■ **Data for review**:
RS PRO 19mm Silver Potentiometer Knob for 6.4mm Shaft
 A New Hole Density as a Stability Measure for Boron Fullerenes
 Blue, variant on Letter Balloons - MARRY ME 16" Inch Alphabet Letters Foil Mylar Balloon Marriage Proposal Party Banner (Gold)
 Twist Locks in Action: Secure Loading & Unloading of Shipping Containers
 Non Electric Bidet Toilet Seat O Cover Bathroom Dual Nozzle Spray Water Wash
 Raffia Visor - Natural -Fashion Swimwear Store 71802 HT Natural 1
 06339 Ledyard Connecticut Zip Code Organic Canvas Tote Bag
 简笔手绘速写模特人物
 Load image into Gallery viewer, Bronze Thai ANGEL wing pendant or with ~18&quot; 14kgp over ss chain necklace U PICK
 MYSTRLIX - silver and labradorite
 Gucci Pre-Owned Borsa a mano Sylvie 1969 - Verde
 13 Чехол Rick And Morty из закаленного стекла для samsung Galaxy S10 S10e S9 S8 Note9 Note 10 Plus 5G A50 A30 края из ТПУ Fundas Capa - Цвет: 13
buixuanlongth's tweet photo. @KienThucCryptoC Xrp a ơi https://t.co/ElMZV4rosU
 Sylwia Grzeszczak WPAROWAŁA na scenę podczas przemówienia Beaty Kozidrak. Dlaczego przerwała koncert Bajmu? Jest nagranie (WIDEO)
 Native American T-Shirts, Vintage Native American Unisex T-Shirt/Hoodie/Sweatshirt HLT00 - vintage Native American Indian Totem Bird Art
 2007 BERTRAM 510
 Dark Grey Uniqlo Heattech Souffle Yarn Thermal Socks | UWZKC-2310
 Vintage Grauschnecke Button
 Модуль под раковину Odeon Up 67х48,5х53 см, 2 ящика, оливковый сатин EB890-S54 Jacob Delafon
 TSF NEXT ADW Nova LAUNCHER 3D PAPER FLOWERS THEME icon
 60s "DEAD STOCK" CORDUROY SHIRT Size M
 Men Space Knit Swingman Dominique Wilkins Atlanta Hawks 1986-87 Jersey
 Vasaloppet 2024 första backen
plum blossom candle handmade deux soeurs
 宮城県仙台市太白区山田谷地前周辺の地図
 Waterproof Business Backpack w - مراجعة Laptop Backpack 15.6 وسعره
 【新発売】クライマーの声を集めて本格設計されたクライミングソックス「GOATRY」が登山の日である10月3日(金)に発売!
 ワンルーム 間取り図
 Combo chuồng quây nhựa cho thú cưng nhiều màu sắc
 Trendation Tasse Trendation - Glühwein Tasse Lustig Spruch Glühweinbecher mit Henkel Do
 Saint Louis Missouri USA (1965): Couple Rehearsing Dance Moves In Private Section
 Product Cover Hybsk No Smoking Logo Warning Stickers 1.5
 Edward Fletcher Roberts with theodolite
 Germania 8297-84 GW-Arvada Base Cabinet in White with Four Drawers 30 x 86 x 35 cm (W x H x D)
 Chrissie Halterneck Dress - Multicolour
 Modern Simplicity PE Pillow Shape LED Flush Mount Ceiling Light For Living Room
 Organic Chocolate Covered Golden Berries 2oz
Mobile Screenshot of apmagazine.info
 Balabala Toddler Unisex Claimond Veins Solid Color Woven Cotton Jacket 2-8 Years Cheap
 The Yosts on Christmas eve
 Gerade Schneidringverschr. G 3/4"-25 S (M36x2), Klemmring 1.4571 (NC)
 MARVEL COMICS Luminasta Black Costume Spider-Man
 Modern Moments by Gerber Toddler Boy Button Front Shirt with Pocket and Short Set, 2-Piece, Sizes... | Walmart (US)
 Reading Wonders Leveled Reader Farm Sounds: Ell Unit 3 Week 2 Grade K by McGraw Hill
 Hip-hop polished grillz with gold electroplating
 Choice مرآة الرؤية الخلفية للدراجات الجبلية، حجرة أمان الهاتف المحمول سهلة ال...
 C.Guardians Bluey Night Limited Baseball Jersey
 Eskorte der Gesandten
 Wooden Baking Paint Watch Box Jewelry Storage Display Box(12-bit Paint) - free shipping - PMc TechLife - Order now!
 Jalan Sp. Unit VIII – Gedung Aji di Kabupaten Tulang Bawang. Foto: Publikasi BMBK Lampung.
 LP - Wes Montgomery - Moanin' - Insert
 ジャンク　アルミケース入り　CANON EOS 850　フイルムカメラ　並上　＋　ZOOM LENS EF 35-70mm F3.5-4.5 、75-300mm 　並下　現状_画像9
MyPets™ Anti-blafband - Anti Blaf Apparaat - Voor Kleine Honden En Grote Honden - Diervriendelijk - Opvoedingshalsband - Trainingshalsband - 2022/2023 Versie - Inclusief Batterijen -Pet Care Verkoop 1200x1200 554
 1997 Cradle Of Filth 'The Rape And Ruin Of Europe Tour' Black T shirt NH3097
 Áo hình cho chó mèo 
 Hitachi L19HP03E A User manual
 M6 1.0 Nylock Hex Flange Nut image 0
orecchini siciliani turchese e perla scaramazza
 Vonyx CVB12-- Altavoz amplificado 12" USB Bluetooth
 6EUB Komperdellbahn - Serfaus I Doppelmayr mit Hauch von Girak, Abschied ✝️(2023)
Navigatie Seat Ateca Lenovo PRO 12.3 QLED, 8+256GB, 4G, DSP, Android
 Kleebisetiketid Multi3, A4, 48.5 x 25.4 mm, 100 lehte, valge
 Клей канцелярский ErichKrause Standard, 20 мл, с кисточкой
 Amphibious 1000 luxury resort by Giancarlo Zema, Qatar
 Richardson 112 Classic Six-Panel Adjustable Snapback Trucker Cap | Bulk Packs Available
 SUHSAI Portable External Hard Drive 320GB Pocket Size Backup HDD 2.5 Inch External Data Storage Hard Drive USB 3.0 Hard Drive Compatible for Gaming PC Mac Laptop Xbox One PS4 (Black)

■ **Work item**: Please write out, exactly as they appear above, only the lines in the stretch from the line with "Áo hình cho chó mèo" through the line with "Navigatie Seat Ateca".

■ **Response to the exercise**:
 Áo hình cho chó mèo 
 Hitachi L19HP03E A User manual
 M6 1.0 Nylock Hex Flange Nut image 0
orecchini siciliani turchese e perla scaramazza
 Vonyx CVB12-- Altavoz amplificado 12" USB Bluetooth
 6EUB Komperdellbahn - Serfaus I Doppelmayr mit Hauch von Girak, Abschied ✝️(2023)
Navigatie Seat Ateca Lenovo PRO 12.3 QLED, 8+256GB, 4G, DSP, Android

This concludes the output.